───── Brano fornito ─────

"Conversazione con Giuseppe Piccioni"
di Ignazio
Senatore - Falsopiano Edizioni - 2012
Introduzione
Ho incontrato la prima volta Giuseppe a luglio
del 2009 per la proiezione a Napoli del suo
Giulia non esce la sera, nell’ambito
della Rassegna “Accordi e Disaccordi”,
ideata da Pietro Pizzimento, alla quale collaboro da alcuni anni. Dopo averlo
presentato al pubblico, demmo loro appuntamento al termine della proiezione per
il consueto dibattito sul film. Per ingannare l’attesa, invitai Giuseppe a
mangiare una pizza in un locale vicino al Parco del Poggio, il magnifico spazio
all’aperto che ospita ogni anno la rassegna napoletana.Sono sempre stato un suo
ammiratore e, come uno scolaretto che voleva fare bella figura, per rompere il
ghiaccio, mi affrettai a dire che ero rimasto abbagliato da
Giulia non esce di casa e che lo avevo
ricoperto di elogi nella mia recensione su “Segno Cinema”. Giuseppe non l’aveva
letta e gli promisi che gliel’avrei spedita tramite e-mail. Tra un sorso di
birra ed un trancio di pizza, iniziammo a chiacchierare del più e del meno ed
ebbi la netta impressione di conoscerlo da sempre. Pacato, riflessivo, misurato,
Giuseppe rispose con estrema disponibilità alle domande sul suo cinema, sulla
scelta degli attori e quando, per stuzzicarlo, lo presi in giro per la
pasticciata rappresentazione della psicoanalista di
Condannato a nozze, dopo essersi inizialmente difeso, concordò,
divertito, con le mie critiche e mi raccontò qualche simpatico aneddoto relativo
al film. Gli accennai poi alla proiezione che avevo organizzato nel dicembre 2001 in Aula Magna dell’Università “Federico II”
di Napoli di “Fuori dal mondo”, con
Silvio Orlando in veste di ospite d’onore ed, incuriosito, mi fece alcune
domande sulla mia capacità di conciliare la mia passione per il cinema e la mia
attività professionale. Ritornammo al Poggio e l’incontro tra Giuseppe ed il
pubblico fu frizzante e schioppettante. Fioccarono, come prevedibili, domande
sulla scelta della napoletana Valeria Golino come attrice protagonista,
sull’ambientazione in una piscina, sui riferimenti al premio letterario…
Giuseppe era in gran forma e, giocando anche un po’ gigionescamente con il
pubblico, confidò che era un po’ geloso di quegli autori che scrivono canzonette
e che, acquistata una repentina notorietà, entravano facilmente nel cuore delle
persone. Senza enfasi ed eccessive sottolineature ricordò al pubblico quanto il
mestiere del regista fosse più complesso di quello del cantautore e sottolineò
la fatica per metter in moto la macchina –cinema; dai contatti con i produttori,
alla scelta delle location, degli attori... Giuseppe salutò il pubblico e lo
accompagnai in albergo. Mentre continuavamo a chiacchierare, mi accennò alla
“Libreria del Cinema” che aveva aperto a Trastevere
ed io, dopo avergli promesso che alla prima occasione avrei fatto un
salto, gli proposi di presiedere la giuria del secondo concorso di cortometraggi
“I corti sul lettino – Cinema e
psicoanalisi”

─────

▶ **Istruzioni del compito**:
Rispondi in base al brano sull'incontro con Giuseppe Piccioni.
1. In quale mese e anno avvenne il primo incontro con Giuseppe?
2. Chi era l'ospite d'onore alla proiezione di "Fuori dal mondo" nel dicembre 2001?
3. In quale quartiere Giuseppe aveva aperto la "Libreria del Cinema"?
Le righe qui di seguito non hanno alcun legame con il brano.

───── Blocco di dati ─────

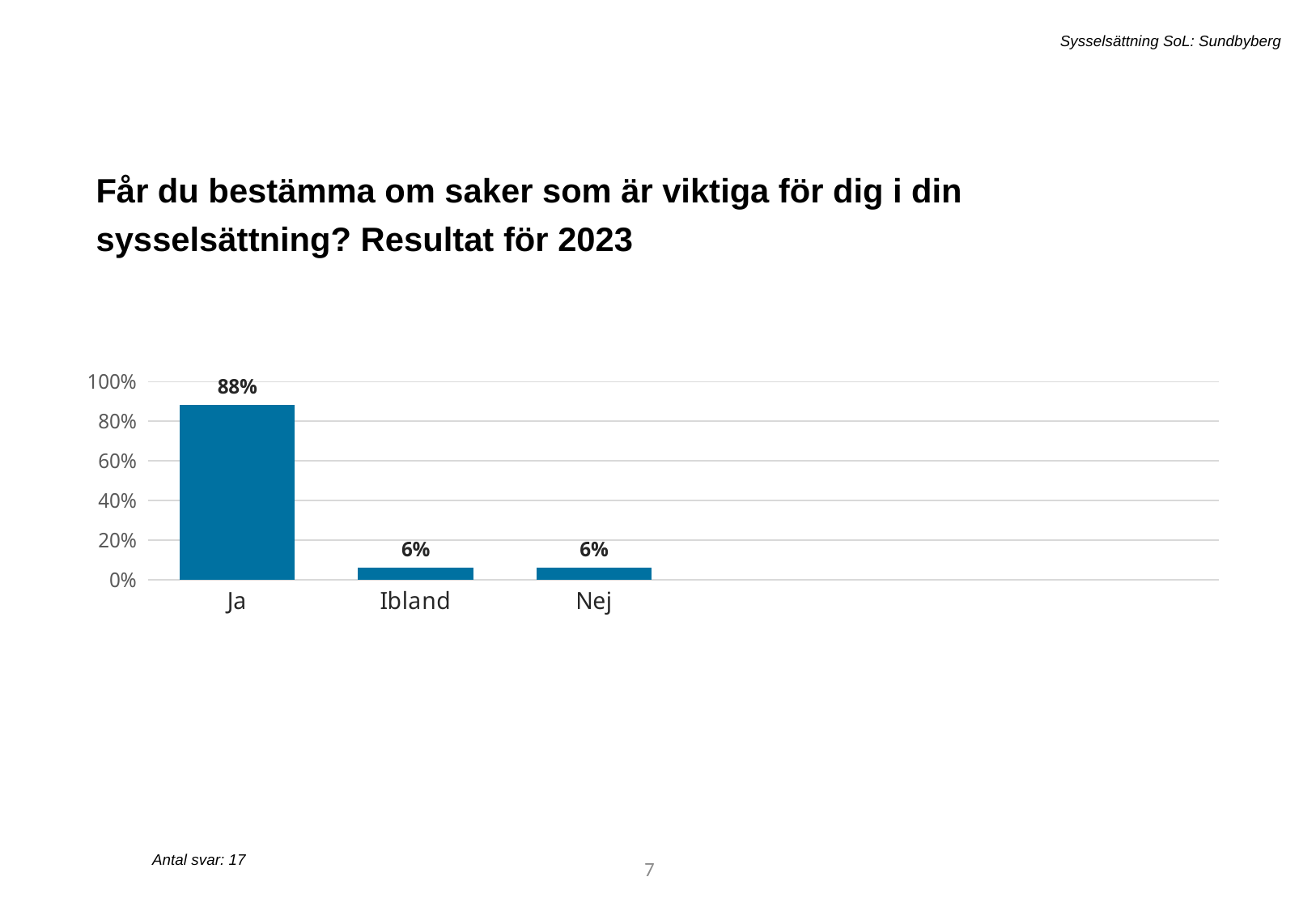
Is the value for Ja greater or less than 80%? greater How many categories are shown on the x axis? 3 What is the value for Ja? 88% What is the value for Ibland? 6% What is the difference between the values for Ja and Ibland? 82% Which category has the highest value? Ja Is the value for Nej greater or less than 20%? less How many responses (Antal svar) does the slide report? 17 What is the difference between the values for Ja and Nej? 82% Which is larger, the value for Ja or the value for Ibland? Ja What kind of chart is shown on the slide? bar chart What is the value for Nej? 6%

─────

▶ **Soluzione**:
1. A luglio del 2009.
2. Silvio Orlando.
3. A Trastevere.